* **What the task requires**:
Copy out the entries below in full and exactly.

* **Records provided**:
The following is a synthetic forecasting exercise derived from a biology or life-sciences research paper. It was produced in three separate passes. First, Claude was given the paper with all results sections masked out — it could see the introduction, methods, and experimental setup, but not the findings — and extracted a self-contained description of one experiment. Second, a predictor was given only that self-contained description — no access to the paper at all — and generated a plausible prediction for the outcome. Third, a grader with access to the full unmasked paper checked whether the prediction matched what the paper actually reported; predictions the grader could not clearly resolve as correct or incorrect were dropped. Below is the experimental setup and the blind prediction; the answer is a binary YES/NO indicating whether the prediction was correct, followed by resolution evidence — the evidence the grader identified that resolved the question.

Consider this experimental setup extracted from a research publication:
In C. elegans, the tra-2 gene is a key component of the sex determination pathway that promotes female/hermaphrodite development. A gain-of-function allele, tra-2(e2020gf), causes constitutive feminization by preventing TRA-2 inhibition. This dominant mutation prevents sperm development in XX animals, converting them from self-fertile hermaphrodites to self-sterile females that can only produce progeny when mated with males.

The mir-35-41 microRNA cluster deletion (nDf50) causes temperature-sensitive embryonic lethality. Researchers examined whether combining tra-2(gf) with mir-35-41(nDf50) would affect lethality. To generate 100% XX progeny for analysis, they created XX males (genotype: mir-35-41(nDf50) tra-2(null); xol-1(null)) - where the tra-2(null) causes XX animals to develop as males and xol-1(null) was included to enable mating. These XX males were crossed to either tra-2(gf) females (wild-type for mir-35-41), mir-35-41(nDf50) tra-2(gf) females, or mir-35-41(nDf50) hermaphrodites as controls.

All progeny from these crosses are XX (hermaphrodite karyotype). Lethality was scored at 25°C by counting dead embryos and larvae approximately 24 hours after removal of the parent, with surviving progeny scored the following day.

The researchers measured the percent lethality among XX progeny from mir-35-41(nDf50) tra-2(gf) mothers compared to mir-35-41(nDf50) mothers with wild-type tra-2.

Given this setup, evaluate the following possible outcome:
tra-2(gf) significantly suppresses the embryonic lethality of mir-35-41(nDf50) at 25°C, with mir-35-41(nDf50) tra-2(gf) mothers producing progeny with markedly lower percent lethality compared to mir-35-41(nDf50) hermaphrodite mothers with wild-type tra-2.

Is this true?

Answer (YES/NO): NO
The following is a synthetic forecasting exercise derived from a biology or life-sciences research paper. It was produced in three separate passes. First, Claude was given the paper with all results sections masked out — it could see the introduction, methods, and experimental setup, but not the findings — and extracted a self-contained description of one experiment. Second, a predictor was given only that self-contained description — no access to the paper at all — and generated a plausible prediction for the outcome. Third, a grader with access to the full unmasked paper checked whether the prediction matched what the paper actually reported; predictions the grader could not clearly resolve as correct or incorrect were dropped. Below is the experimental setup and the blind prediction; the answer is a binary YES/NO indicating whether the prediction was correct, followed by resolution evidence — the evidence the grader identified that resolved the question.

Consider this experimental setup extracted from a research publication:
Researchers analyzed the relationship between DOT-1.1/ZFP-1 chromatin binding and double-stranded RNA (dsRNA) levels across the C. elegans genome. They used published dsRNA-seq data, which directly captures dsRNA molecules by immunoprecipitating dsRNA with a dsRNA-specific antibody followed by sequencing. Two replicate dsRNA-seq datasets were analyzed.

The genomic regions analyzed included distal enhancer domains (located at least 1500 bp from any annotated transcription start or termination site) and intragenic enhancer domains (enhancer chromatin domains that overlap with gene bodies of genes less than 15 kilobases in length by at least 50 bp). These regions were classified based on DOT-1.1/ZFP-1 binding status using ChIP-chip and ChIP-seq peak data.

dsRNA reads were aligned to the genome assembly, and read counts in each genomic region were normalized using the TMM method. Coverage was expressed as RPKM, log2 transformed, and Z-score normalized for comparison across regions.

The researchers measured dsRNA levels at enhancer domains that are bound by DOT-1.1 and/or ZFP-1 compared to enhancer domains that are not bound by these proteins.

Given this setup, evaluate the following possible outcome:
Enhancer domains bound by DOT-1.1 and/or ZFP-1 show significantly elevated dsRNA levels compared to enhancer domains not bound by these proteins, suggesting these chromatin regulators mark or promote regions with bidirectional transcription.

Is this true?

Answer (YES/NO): NO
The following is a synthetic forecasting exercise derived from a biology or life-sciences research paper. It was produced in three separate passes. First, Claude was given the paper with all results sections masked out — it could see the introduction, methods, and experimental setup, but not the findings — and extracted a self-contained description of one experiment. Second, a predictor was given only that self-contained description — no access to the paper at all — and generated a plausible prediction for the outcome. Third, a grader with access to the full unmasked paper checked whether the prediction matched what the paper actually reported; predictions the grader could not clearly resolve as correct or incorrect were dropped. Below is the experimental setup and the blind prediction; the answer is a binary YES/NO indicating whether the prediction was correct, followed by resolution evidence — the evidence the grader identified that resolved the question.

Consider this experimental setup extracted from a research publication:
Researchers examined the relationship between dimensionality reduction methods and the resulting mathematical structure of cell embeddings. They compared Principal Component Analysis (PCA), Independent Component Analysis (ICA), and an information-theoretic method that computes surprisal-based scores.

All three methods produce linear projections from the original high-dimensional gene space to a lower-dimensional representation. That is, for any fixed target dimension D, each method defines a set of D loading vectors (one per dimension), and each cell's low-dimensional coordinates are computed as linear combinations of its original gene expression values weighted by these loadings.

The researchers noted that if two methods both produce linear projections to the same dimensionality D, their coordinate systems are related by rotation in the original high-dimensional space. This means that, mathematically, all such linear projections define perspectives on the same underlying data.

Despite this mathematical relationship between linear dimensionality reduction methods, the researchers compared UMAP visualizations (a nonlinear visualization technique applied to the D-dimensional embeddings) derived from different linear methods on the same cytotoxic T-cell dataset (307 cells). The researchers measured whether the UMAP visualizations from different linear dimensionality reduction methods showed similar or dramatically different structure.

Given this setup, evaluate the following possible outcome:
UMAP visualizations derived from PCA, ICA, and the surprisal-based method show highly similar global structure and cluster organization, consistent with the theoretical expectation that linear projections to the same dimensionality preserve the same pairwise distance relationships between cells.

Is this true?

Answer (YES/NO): NO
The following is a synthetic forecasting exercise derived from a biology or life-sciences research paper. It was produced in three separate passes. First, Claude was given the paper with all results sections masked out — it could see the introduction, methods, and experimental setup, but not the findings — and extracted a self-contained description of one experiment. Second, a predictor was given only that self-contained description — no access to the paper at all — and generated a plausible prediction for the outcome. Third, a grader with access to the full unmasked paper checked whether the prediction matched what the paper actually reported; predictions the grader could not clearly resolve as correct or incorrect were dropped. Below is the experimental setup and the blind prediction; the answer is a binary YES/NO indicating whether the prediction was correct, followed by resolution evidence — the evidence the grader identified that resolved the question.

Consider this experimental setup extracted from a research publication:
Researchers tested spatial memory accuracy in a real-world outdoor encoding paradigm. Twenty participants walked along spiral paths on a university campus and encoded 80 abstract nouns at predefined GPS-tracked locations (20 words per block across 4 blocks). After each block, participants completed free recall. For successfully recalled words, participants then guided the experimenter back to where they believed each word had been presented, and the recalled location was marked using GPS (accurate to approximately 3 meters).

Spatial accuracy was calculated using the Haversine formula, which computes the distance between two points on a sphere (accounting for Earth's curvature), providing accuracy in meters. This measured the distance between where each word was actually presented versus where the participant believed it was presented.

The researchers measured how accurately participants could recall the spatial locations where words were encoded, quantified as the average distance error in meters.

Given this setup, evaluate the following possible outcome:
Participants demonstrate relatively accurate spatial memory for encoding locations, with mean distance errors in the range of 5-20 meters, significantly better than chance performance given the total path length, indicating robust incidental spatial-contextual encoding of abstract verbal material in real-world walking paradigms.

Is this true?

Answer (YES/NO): YES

* **Solution to this problem**:
The following is a synthetic forecasting exercise derived from a biology or life-sciences research paper. It was produced in three separate passes. First, Claude was given the paper with all results sections masked out — it could see the introduction, methods, and experimental setup, but not the findings — and extracted a self-contained description of one experiment. Second, a predictor was given only that self-contained description — no access to the paper at all — and generated a plausible prediction for the outcome. Third, a grader with access to the full unmasked paper checked whether the prediction matched what the paper actually reported; predictions the grader could not clearly resolve as correct or incorrect were dropped. Below is the experimental setup and the blind prediction; the answer is a binary YES/NO indicating whether the prediction was correct, followed by resolution evidence — the evidence the grader identified that resolved the question.

Consider this experimental setup extracted from a research publication:
In C. elegans, the tra-2 gene is a key component of the sex determination pathway that promotes female/hermaphrodite development. A gain-of-function allele, tra-2(e2020gf), causes constitutive feminization by preventing TRA-2 inhibition. This dominant mutation prevents sperm development in XX animals, converting them from self-fertile hermaphrodites to self-sterile females that can only produce progeny when mated with males.

The mir-35-41 microRNA cluster deletion (nDf50) causes temperature-sensitive embryonic lethality. Researchers examined whether combining tra-2(gf) with mir-35-41(nDf50) would affect lethality. To generate 100% XX progeny for analysis, they created XX males (genotype: mir-35-41(nDf50) tra-2(null); xol-1(null)) - where the tra-2(null) causes XX animals to develop as males and xol-1(null) was included to enable mating. These XX males were crossed to either tra-2(gf) females (wild-type for mir-35-41), mir-35-41(nDf50) tra-2(gf) females, or mir-35-41(nDf50) hermaphrodites as controls.

All progeny from these crosses are XX (hermaphrodite karyotype). Lethality was scored at 25°C by counting dead embryos and larvae approximately 24 hours after removal of the parent, with surviving progeny scored the following day.

The researchers measured the percent lethality among XX progeny from mir-35-41(nDf50) tra-2(gf) mothers compared to mir-35-41(nDf50) mothers with wild-type tra-2.

Given this setup, evaluate the following possible outcome:
tra-2(gf) significantly suppresses the embryonic lethality of mir-35-41(nDf50) at 25°C, with mir-35-41(nDf50) tra-2(gf) mothers producing progeny with markedly lower percent lethality compared to mir-35-41(nDf50) hermaphrodite mothers with wild-type tra-2.

Is this true?

Answer (YES/NO): NO
The following is a synthetic forecasting exercise derived from a biology or life-sciences research paper. It was produced in three separate passes. First, Claude was given the paper with all results sections masked out — it could see the introduction, methods, and experimental setup, but not the findings — and extracted a self-contained description of one experiment. Second, a predictor was given only that self-contained description — no access to the paper at all — and generated a plausible prediction for the outcome. Third, a grader with access to the full unmasked paper checked whether the prediction matched what the paper actually reported; predictions the grader could not clearly resolve as correct or incorrect were dropped. Below is the experimental setup and the blind prediction; the answer is a binary YES/NO indicating whether the prediction was correct, followed by resolution evidence — the evidence the grader identified that resolved the question.

Consider this experimental setup extracted from a research publication:
Researchers analyzed the relationship between DOT-1.1/ZFP-1 chromatin binding and double-stranded RNA (dsRNA) levels across the C. elegans genome. They used published dsRNA-seq data, which directly captures dsRNA molecules by immunoprecipitating dsRNA with a dsRNA-specific antibody followed by sequencing. Two replicate dsRNA-seq datasets were analyzed.

The genomic regions analyzed included distal enhancer domains (located at least 1500 bp from any annotated transcription start or termination site) and intragenic enhancer domains (enhancer chromatin domains that overlap with gene bodies of genes less than 15 kilobases in length by at least 50 bp). These regions were classified based on DOT-1.1/ZFP-1 binding status using ChIP-chip and ChIP-seq peak data.

dsRNA reads were aligned to the genome assembly, and read counts in each genomic region were normalized using the TMM method. Coverage was expressed as RPKM, log2 transformed, and Z-score normalized for comparison across regions.

The researchers measured dsRNA levels at enhancer domains that are bound by DOT-1.1 and/or ZFP-1 compared to enhancer domains that are not bound by these proteins.

Given this setup, evaluate the following possible outcome:
Enhancer domains bound by DOT-1.1 and/or ZFP-1 show significantly elevated dsRNA levels compared to enhancer domains not bound by these proteins, suggesting these chromatin regulators mark or promote regions with bidirectional transcription.

Is this true?

Answer (YES/NO): NO
The following is a synthetic forecasting exercise derived from a biology or life-sciences research paper. It was produced in three separate passes. First, Claude was given the paper with all results sections masked out — it could see the introduction, methods, and experimental setup, but not the findings — and extracted a self-contained description of one experiment. Second, a predictor was given only that self-contained description — no access to the paper at all — and generated a plausible prediction for the outcome. Third, a grader with access to the full unmasked paper checked whether the prediction matched what the paper actually reported; predictions the grader could not clearly resolve as correct or incorrect were dropped. Below is the experimental setup and the blind prediction; the answer is a binary YES/NO indicating whether the prediction was correct, followed by resolution evidence — the evidence the grader identified that resolved the question.

Consider this experimental setup extracted from a research publication:
Researchers examined the relationship between dimensionality reduction methods and the resulting mathematical structure of cell embeddings. They compared Principal Component Analysis (PCA), Independent Component Analysis (ICA), and an information-theoretic method that computes surprisal-based scores.

All three methods produce linear projections from the original high-dimensional gene space to a lower-dimensional representation. That is, for any fixed target dimension D, each method defines a set of D loading vectors (one per dimension), and each cell's low-dimensional coordinates are computed as linear combinations of its original gene expression values weighted by these loadings.

The researchers noted that if two methods both produce linear projections to the same dimensionality D, their coordinate systems are related by rotation in the original high-dimensional space. This means that, mathematically, all such linear projections define perspectives on the same underlying data.

Despite this mathematical relationship between linear dimensionality reduction methods, the researchers compared UMAP visualizations (a nonlinear visualization technique applied to the D-dimensional embeddings) derived from different linear methods on the same cytotoxic T-cell dataset (307 cells). The researchers measured whether the UMAP visualizations from different linear dimensionality reduction methods showed similar or dramatically different structure.

Given this setup, evaluate the following possible outcome:
UMAP visualizations derived from PCA, ICA, and the surprisal-based method show highly similar global structure and cluster organization, consistent with the theoretical expectation that linear projections to the same dimensionality preserve the same pairwise distance relationships between cells.

Is this true?

Answer (YES/NO): NO
The following is a synthetic forecasting exercise derived from a biology or life-sciences research paper. It was produced in three separate passes. First, Claude was given the paper with all results sections masked out — it could see the introduction, methods, and experimental setup, but not the findings — and extracted a self-contained description of one experiment. Second, a predictor was given only that self-contained description — no access to the paper at all — and generated a plausible prediction for the outcome. Third, a grader with access to the full unmasked paper checked whether the prediction matched what the paper actually reported; predictions the grader could not clearly resolve as correct or incorrect were dropped. Below is the experimental setup and the blind prediction; the answer is a binary YES/NO indicating whether the prediction was correct, followed by resolution evidence — the evidence the grader identified that resolved the question.

Consider this experimental setup extracted from a research publication:
Researchers tested spatial memory accuracy in a real-world outdoor encoding paradigm. Twenty participants walked along spiral paths on a university campus and encoded 80 abstract nouns at predefined GPS-tracked locations (20 words per block across 4 blocks). After each block, participants completed free recall. For successfully recalled words, participants then guided the experimenter back to where they believed each word had been presented, and the recalled location was marked using GPS (accurate to approximately 3 meters).

Spatial accuracy was calculated using the Haversine formula, which computes the distance between two points on a sphere (accounting for Earth's curvature), providing accuracy in meters. This measured the distance between where each word was actually presented versus where the participant believed it was presented.

The researchers measured how accurately participants could recall the spatial locations where words were encoded, quantified as the average distance error in meters.

Given this setup, evaluate the following possible outcome:
Participants demonstrate relatively accurate spatial memory for encoding locations, with mean distance errors in the range of 5-20 meters, significantly better than chance performance given the total path length, indicating robust incidental spatial-contextual encoding of abstract verbal material in real-world walking paradigms.

Is this true?

Answer (YES/NO): YES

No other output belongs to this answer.